* INSTRUCTION
Please copy out the lines below word for word, leaving out the pictures.

[Data records]
* Begin *
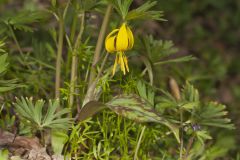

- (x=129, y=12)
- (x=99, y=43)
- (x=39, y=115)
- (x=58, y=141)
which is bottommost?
(x=58, y=141)

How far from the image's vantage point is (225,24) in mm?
4969

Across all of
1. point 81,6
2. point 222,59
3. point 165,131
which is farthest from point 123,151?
point 222,59

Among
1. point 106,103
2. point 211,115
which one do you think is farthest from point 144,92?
point 211,115

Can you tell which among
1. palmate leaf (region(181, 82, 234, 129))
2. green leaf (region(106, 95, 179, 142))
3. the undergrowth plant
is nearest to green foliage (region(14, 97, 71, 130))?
the undergrowth plant

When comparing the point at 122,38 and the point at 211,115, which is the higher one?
the point at 122,38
* End *
* RESPONSE
- (x=129, y=12)
- (x=99, y=43)
- (x=39, y=115)
- (x=58, y=141)
which is bottommost?
(x=58, y=141)

How far from the image's vantage point is (225,24) in mm?
4969

Across all of
1. point 81,6
2. point 222,59
3. point 165,131
which is farthest from point 123,151?
point 222,59

Among
1. point 106,103
2. point 211,115
which one do you think is farthest from point 144,92?
point 211,115

Can you tell which among
1. palmate leaf (region(181, 82, 234, 129))
2. green leaf (region(106, 95, 179, 142))
3. the undergrowth plant
is nearest to green foliage (region(14, 97, 71, 130))?
the undergrowth plant

When comparing the point at 122,38 and the point at 211,115, which is the higher one?
the point at 122,38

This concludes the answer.